[START Document segment]

Re: A puzzle: different optimization for compound-expressions

Marc Glisse <marc.glisse@xxxxxxxx> · Sat, 31 Oct 2015 21:21:06 +0100 (CET)

On Sat, 31 Oct 2015, Bruno Loff wrote:

I am always impressed by the power of the GCC optimizer. Today I found
a somewhat surprising abnormality when using compound-expressions.
Look at the two definitions for the function f(a) = a*a + a:

int64_t f1( int64_t a ) {
   return a * a + a;
}

int64_t f2( int64_t a ) {
   return ({
       int64_t b;
       b = a * a;
       ({
           int64_t c;
           c = b + a;
           c;
       });
   });
}

I expected that GCC would either make a mess with the second
definition, or would smartly produce the same code for both
definitions. I was wrong. Here is the (simplified) x86-64 output of
with -O3:

f1:
      leaq    1(%rdi), %rax
      imulq   %rdi, %rax
      ret

f2:
      movq    %rdi, %rax
      imulq   %rdi, %rax
      addq    %rdi, %rax
      ret

The code for f2 is what I expected, but if I was a little smarter (and
knew more asm) I might have instead expected f1. The code for f1
basically does

b := a + 1
b := b * a

Whereas the code for f2 does:

b := a
b := b * a
b := b

The code for f1 is clearly better, saving on one instruction. They
are, of course, completely equivalent.

[END Document segment]
[START Extracted records]

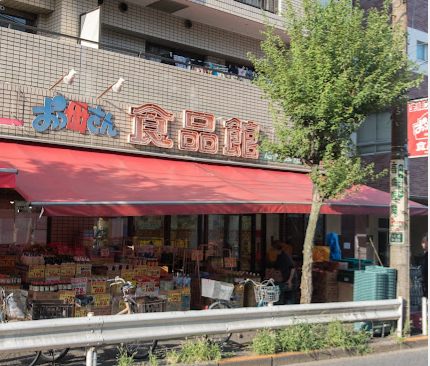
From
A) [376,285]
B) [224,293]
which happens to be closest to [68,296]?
[224,293]

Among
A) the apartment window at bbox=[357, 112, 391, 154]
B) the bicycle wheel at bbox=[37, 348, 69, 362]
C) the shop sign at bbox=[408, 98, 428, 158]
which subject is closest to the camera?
the bicycle wheel at bbox=[37, 348, 69, 362]

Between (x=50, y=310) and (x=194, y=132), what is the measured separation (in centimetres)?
593

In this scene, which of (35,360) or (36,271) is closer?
(35,360)

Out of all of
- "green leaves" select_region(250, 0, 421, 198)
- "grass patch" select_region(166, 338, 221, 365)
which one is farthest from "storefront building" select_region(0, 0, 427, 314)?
"grass patch" select_region(166, 338, 221, 365)

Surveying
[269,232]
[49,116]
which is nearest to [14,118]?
[49,116]

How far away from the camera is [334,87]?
9.27 meters

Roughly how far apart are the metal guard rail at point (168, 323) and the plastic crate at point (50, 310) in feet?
6.15

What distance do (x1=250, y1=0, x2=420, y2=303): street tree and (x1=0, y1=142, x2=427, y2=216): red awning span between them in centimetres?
129

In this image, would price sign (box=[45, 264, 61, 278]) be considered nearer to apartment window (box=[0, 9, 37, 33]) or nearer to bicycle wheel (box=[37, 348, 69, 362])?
bicycle wheel (box=[37, 348, 69, 362])

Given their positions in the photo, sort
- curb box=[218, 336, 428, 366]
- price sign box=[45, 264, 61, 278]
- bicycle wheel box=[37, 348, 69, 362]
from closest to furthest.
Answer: bicycle wheel box=[37, 348, 69, 362]
curb box=[218, 336, 428, 366]
price sign box=[45, 264, 61, 278]

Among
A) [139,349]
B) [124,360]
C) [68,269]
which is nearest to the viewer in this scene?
[124,360]

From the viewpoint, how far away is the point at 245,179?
12.6m

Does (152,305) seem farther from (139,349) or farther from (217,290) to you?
(139,349)

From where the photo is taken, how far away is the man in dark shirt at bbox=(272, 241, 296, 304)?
12.7 meters
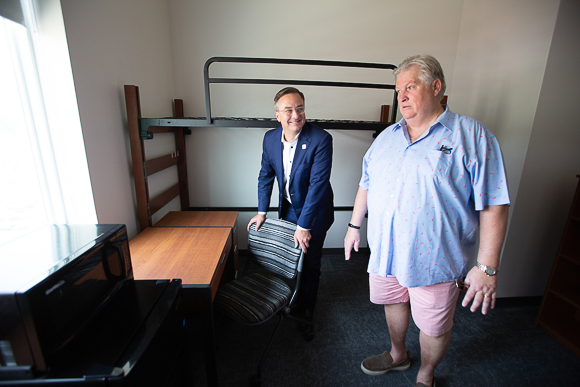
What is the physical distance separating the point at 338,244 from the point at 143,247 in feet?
6.58

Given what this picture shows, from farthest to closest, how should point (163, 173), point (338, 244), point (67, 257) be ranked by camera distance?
point (338, 244) → point (163, 173) → point (67, 257)

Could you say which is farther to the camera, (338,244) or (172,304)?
(338,244)

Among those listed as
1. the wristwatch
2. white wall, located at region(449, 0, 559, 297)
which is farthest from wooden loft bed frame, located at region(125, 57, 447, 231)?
the wristwatch

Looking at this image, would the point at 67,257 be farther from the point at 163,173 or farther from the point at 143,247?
the point at 163,173

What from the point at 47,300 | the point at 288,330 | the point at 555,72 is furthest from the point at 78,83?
the point at 555,72

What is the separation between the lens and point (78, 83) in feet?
3.81

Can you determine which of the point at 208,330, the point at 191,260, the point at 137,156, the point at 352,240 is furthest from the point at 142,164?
the point at 352,240

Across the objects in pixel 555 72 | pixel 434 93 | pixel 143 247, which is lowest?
pixel 143 247

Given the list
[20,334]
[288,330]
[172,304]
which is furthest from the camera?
[288,330]

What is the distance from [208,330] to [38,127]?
3.86 ft

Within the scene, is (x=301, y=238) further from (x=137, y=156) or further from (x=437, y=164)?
(x=137, y=156)

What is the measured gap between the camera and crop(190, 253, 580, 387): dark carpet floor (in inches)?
56.0

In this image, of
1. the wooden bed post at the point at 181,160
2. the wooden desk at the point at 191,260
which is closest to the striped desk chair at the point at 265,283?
the wooden desk at the point at 191,260

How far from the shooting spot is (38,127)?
3.66ft
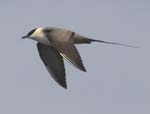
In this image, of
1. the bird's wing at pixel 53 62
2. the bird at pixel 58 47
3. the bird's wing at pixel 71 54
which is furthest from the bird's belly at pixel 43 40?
the bird's wing at pixel 71 54

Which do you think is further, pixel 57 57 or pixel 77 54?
pixel 57 57

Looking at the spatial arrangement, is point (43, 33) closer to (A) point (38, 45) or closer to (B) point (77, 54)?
(A) point (38, 45)

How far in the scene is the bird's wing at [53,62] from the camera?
16408mm

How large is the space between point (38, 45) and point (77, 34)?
1.68 metres

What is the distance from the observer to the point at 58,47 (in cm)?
1441

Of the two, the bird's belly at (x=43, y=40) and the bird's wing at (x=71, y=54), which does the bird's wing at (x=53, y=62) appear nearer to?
the bird's belly at (x=43, y=40)

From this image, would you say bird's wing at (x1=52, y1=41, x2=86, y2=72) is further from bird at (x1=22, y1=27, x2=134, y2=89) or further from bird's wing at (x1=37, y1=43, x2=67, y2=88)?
bird's wing at (x1=37, y1=43, x2=67, y2=88)

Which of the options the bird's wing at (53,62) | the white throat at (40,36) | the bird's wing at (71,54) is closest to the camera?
the bird's wing at (71,54)

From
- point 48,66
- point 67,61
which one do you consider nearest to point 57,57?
point 48,66

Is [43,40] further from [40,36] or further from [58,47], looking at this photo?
[58,47]

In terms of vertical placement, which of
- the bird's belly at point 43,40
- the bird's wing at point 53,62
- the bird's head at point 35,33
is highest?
the bird's head at point 35,33

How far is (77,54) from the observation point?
1395 cm

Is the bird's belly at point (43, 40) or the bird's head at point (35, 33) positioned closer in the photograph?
the bird's belly at point (43, 40)

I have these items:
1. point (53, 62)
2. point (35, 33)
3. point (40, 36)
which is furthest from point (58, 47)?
point (53, 62)
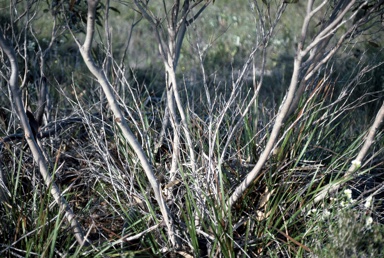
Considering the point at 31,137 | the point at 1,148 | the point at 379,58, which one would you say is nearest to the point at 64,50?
the point at 379,58

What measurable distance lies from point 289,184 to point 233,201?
0.35 metres

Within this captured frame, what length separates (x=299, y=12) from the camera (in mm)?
8727

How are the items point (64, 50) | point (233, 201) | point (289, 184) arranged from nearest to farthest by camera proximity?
point (233, 201)
point (289, 184)
point (64, 50)

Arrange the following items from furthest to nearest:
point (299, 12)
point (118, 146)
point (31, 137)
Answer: point (299, 12)
point (118, 146)
point (31, 137)

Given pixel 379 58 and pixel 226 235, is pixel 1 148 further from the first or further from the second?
pixel 379 58

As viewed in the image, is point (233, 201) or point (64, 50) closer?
point (233, 201)

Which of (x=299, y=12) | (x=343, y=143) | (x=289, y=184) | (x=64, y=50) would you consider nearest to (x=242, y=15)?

[END Extracted records]

**Instructions:**
1 – Answer these questions from the post about GCC optimization of compound expressions:
(a) Which optimization flag was used to produce the x86-64 output?
(b) What function do the two definitions f1 and f2 compute?
(c) According to the author, how many instructions does the code for f1 save?
2 – Decide whether each statement agrees with the post about GCC optimization of compound expressions, and quote the words that settle it.
(a) The author expected GCC either to make a mess of the second definition or to produce the same code for both.
(b) The code GCC produced for f2 was not what the author expected.
(c) The author regards f1 and f2 as behaving differently.
3 – Continue the post about GCC optimization of compound expressions from the point where it stops.

**Answers to each task:**
1 –
(a) -O3
(b) f(a) = a*a + a
(c) One instruction

2 –
(a) Yes: "I expected that GCC would either make a mess with the second definition, or would smartly produce the same code for both definitions."
(b) No: "The code for f2 is what I expected"
(c) No: "They are, of course, completely equivalent."

3 –
It isn't that obvious to me which version is better, but I agree that both 
should generate the same code.

So why is GCC failing to optimize the compound expressions all the
way? My guess would be that it has to do with the order in which some
optimization passes are happening. Anyone?

A number of optimizations happen, for historical reasons, during parsing, 
when the front-end calls functions from fold-const.c on expressions. We 
are currently moving many such optimizations to a later stage (using 
match.pd), if this transformation is moved, it will also apply to f2.

-fdump-tree-all can give you a lot of information about the various stages 
of optimization.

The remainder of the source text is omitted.